====== Extracted data ======
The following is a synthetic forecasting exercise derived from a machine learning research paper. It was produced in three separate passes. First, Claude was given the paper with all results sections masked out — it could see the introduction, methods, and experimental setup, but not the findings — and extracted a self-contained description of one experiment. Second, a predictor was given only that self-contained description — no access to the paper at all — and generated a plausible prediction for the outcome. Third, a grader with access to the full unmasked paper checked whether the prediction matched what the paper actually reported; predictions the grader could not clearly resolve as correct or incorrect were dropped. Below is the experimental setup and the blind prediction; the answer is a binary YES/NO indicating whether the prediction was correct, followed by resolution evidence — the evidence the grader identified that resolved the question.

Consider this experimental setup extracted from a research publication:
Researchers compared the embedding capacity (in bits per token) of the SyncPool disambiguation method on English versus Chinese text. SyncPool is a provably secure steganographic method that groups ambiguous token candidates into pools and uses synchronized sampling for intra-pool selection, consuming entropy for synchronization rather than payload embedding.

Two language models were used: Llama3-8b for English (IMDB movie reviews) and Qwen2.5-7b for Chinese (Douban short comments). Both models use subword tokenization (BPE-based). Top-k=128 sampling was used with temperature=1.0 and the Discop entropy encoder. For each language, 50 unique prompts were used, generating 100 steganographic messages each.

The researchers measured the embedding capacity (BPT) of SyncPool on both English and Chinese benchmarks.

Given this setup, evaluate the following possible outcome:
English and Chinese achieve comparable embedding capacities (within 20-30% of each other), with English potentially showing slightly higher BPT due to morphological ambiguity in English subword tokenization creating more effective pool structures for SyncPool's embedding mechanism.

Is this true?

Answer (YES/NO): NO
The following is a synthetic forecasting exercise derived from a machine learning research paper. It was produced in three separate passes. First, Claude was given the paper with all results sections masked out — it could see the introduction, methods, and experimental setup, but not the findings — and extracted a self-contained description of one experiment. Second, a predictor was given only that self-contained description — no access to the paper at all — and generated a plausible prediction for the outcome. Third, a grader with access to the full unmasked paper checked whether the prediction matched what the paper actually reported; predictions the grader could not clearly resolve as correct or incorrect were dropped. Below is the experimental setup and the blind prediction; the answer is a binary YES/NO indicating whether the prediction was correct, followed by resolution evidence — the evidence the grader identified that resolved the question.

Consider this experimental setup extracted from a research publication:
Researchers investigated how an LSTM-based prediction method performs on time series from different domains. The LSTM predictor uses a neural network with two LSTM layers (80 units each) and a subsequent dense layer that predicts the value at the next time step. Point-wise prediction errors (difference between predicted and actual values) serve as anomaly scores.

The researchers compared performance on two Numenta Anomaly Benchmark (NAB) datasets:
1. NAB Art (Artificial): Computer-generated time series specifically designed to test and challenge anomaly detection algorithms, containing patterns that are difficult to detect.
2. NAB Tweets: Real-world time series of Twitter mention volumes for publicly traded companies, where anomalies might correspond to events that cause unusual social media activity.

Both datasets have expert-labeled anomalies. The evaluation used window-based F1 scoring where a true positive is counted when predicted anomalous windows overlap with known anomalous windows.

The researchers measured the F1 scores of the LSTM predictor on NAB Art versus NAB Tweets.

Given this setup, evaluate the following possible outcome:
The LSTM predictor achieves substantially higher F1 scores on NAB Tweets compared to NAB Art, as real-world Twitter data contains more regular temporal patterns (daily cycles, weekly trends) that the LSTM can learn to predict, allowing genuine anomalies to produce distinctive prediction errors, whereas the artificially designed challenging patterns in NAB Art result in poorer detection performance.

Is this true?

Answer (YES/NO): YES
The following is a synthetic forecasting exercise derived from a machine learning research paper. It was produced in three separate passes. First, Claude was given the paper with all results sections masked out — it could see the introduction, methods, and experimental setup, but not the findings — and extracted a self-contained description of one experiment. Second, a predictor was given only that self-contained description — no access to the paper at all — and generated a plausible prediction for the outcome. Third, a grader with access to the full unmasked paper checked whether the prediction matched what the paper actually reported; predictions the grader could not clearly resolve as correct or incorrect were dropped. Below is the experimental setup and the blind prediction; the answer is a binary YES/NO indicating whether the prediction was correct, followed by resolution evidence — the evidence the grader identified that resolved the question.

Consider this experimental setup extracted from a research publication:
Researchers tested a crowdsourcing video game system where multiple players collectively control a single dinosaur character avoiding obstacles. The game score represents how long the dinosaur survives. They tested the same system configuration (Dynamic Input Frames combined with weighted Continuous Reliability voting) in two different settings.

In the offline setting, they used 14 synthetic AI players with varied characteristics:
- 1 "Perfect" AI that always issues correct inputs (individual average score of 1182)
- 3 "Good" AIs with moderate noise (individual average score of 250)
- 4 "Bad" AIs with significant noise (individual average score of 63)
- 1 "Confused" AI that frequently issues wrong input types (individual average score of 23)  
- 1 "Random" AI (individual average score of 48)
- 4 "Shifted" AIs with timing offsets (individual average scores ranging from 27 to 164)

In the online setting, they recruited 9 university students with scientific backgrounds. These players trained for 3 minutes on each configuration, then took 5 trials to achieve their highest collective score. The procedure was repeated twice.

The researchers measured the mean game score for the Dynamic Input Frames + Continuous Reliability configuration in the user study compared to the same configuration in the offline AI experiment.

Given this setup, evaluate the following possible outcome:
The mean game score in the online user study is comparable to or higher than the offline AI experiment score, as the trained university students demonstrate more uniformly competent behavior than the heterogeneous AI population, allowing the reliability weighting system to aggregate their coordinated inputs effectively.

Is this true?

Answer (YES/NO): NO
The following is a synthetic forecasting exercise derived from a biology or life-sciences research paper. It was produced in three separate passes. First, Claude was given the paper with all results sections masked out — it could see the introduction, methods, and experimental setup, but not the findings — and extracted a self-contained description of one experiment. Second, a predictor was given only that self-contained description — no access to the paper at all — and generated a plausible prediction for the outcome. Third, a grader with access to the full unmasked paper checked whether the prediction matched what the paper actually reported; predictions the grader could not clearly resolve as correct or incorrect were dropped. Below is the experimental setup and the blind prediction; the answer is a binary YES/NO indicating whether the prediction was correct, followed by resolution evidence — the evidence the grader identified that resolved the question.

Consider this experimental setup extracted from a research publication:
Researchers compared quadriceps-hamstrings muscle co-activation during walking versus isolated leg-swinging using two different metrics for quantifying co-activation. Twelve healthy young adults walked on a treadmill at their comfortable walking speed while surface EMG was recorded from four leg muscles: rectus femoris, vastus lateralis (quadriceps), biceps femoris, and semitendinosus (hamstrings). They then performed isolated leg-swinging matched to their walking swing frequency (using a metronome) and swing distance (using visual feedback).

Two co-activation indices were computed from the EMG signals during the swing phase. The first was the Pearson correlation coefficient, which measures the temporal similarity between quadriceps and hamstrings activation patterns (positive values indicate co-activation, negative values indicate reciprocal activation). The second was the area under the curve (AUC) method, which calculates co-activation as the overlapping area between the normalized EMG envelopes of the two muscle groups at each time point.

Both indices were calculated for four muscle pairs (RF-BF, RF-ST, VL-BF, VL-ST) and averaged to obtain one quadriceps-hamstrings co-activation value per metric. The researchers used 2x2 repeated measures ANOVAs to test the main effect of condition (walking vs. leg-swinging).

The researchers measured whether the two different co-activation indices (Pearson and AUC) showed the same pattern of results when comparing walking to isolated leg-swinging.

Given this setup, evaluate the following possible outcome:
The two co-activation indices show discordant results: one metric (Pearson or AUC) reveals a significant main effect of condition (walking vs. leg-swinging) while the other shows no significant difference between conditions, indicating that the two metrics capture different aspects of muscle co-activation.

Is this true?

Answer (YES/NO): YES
======
Restate each line of the records above without any deviation.

The following is a synthetic forecasting exercise derived from a machine learning research paper. It was produced in three separate passes. First, Claude was given the paper with all results sections masked out — it could see the introduction, methods, and experimental setup, but not the findings — and extracted a self-contained description of one experiment. Second, a predictor was given only that self-contained description — no access to the paper at all — and generated a plausible prediction for the outcome. Third, a grader with access to the full unmasked paper checked whether the prediction matched what the paper actually reported; predictions the grader could not clearly resolve as correct or incorrect were dropped. Below is the experimental setup and the blind prediction; the answer is a binary YES/NO indicating whether the prediction was correct, followed by resolution evidence — the evidence the grader identified that resolved the question.

Consider this experimental setup extracted from a research publication:
Researchers compared the embedding capacity (in bits per token) of the SyncPool disambiguation method on English versus Chinese text. SyncPool is a provably secure steganographic method that groups ambiguous token candidates into pools and uses synchronized sampling for intra-pool selection, consuming entropy for synchronization rather than payload embedding.

Two language models were used: Llama3-8b for English (IMDB movie reviews) and Qwen2.5-7b for Chinese (Douban short comments). Both models use subword tokenization (BPE-based). Top-k=128 sampling was used with temperature=1.0 and the Discop entropy encoder. For each language, 50 unique prompts were used, generating 100 steganographic messages each.

The researchers measured the embedding capacity (BPT) of SyncPool on both English and Chinese benchmarks.

Given this setup, evaluate the following possible outcome:
English and Chinese achieve comparable embedding capacities (within 20-30% of each other), with English potentially showing slightly higher BPT due to morphological ambiguity in English subword tokenization creating more effective pool structures for SyncPool's embedding mechanism.

Is this true?

Answer (YES/NO): NO
The following is a synthetic forecasting exercise derived from a machine learning research paper. It was produced in three separate passes. First, Claude was given the paper with all results sections masked out — it could see the introduction, methods, and experimental setup, but not the findings — and extracted a self-contained description of one experiment. Second, a predictor was given only that self-contained description — no access to the paper at all — and generated a plausible prediction for the outcome. Third, a grader with access to the full unmasked paper checked whether the prediction matched what the paper actually reported; predictions the grader could not clearly resolve as correct or incorrect were dropped. Below is the experimental setup and the blind prediction; the answer is a binary YES/NO indicating whether the prediction was correct, followed by resolution evidence — the evidence the grader identified that resolved the question.

Consider this experimental setup extracted from a research publication:
Researchers investigated how an LSTM-based prediction method performs on time series from different domains. The LSTM predictor uses a neural network with two LSTM layers (80 units each) and a subsequent dense layer that predicts the value at the next time step. Point-wise prediction errors (difference between predicted and actual values) serve as anomaly scores.

The researchers compared performance on two Numenta Anomaly Benchmark (NAB) datasets:
1. NAB Art (Artificial): Computer-generated time series specifically designed to test and challenge anomaly detection algorithms, containing patterns that are difficult to detect.
2. NAB Tweets: Real-world time series of Twitter mention volumes for publicly traded companies, where anomalies might correspond to events that cause unusual social media activity.

Both datasets have expert-labeled anomalies. The evaluation used window-based F1 scoring where a true positive is counted when predicted anomalous windows overlap with known anomalous windows.

The researchers measured the F1 scores of the LSTM predictor on NAB Art versus NAB Tweets.

Given this setup, evaluate the following possible outcome:
The LSTM predictor achieves substantially higher F1 scores on NAB Tweets compared to NAB Art, as real-world Twitter data contains more regular temporal patterns (daily cycles, weekly trends) that the LSTM can learn to predict, allowing genuine anomalies to produce distinctive prediction errors, whereas the artificially designed challenging patterns in NAB Art result in poorer detection performance.

Is this true?

Answer (YES/NO): YES
The following is a synthetic forecasting exercise derived from a machine learning research paper. It was produced in three separate passes. First, Claude was given the paper with all results sections masked out — it could see the introduction, methods, and experimental setup, but not the findings — and extracted a self-contained description of one experiment. Second, a predictor was given only that self-contained description — no access to the paper at all — and generated a plausible prediction for the outcome. Third, a grader with access to the full unmasked paper checked whether the prediction matched what the paper actually reported; predictions the grader could not clearly resolve as correct or incorrect were dropped. Below is the experimental setup and the blind prediction; the answer is a binary YES/NO indicating whether the prediction was correct, followed by resolution evidence — the evidence the grader identified that resolved the question.

Consider this experimental setup extracted from a research publication:
Researchers tested a crowdsourcing video game system where multiple players collectively control a single dinosaur character avoiding obstacles. The game score represents how long the dinosaur survives. They tested the same system configuration (Dynamic Input Frames combined with weighted Continuous Reliability voting) in two different settings.

In the offline setting, they used 14 synthetic AI players with varied characteristics:
- 1 "Perfect" AI that always issues correct inputs (individual average score of 1182)
- 3 "Good" AIs with moderate noise (individual average score of 250)
- 4 "Bad" AIs with significant noise (individual average score of 63)
- 1 "Confused" AI that frequently issues wrong input types (individual average score of 23)  
- 1 "Random" AI (individual average score of 48)
- 4 "Shifted" AIs with timing offsets (individual average scores ranging from 27 to 164)

In the online setting, they recruited 9 university students with scientific backgrounds. These players trained for 3 minutes on each configuration, then took 5 trials to achieve their highest collective score. The procedure was repeated twice.

The researchers measured the mean game score for the Dynamic Input Frames + Continuous Reliability configuration in the user study compared to the same configuration in the offline AI experiment.

Given this setup, evaluate the following possible outcome:
The mean game score in the online user study is comparable to or higher than the offline AI experiment score, as the trained university students demonstrate more uniformly competent behavior than the heterogeneous AI population, allowing the reliability weighting system to aggregate their coordinated inputs effectively.

Is this true?

Answer (YES/NO): NO
The following is a synthetic forecasting exercise derived from a biology or life-sciences research paper. It was produced in three separate passes. First, Claude was given the paper with all results sections masked out — it could see the introduction, methods, and experimental setup, but not the findings — and extracted a self-contained description of one experiment. Second, a predictor was given only that self-contained description — no access to the paper at all — and generated a plausible prediction for the outcome. Third, a grader with access to the full unmasked paper checked whether the prediction matched what the paper actually reported; predictions the grader could not clearly resolve as correct or incorrect were dropped. Below is the experimental setup and the blind prediction; the answer is a binary YES/NO indicating whether the prediction was correct, followed by resolution evidence — the evidence the grader identified that resolved the question.

Consider this experimental setup extracted from a research publication:
Researchers compared quadriceps-hamstrings muscle co-activation during walking versus isolated leg-swinging using two different metrics for quantifying co-activation. Twelve healthy young adults walked on a treadmill at their comfortable walking speed while surface EMG was recorded from four leg muscles: rectus femoris, vastus lateralis (quadriceps), biceps femoris, and semitendinosus (hamstrings). They then performed isolated leg-swinging matched to their walking swing frequency (using a metronome) and swing distance (using visual feedback).

Two co-activation indices were computed from the EMG signals during the swing phase. The first was the Pearson correlation coefficient, which measures the temporal similarity between quadriceps and hamstrings activation patterns (positive values indicate co-activation, negative values indicate reciprocal activation). The second was the area under the curve (AUC) method, which calculates co-activation as the overlapping area between the normalized EMG envelopes of the two muscle groups at each time point.

Both indices were calculated for four muscle pairs (RF-BF, RF-ST, VL-BF, VL-ST) and averaged to obtain one quadriceps-hamstrings co-activation value per metric. The researchers used 2x2 repeated measures ANOVAs to test the main effect of condition (walking vs. leg-swinging).

The researchers measured whether the two different co-activation indices (Pearson and AUC) showed the same pattern of results when comparing walking to isolated leg-swinging.

Given this setup, evaluate the following possible outcome:
The two co-activation indices show discordant results: one metric (Pearson or AUC) reveals a significant main effect of condition (walking vs. leg-swinging) while the other shows no significant difference between conditions, indicating that the two metrics capture different aspects of muscle co-activation.

Is this true?

Answer (YES/NO): YES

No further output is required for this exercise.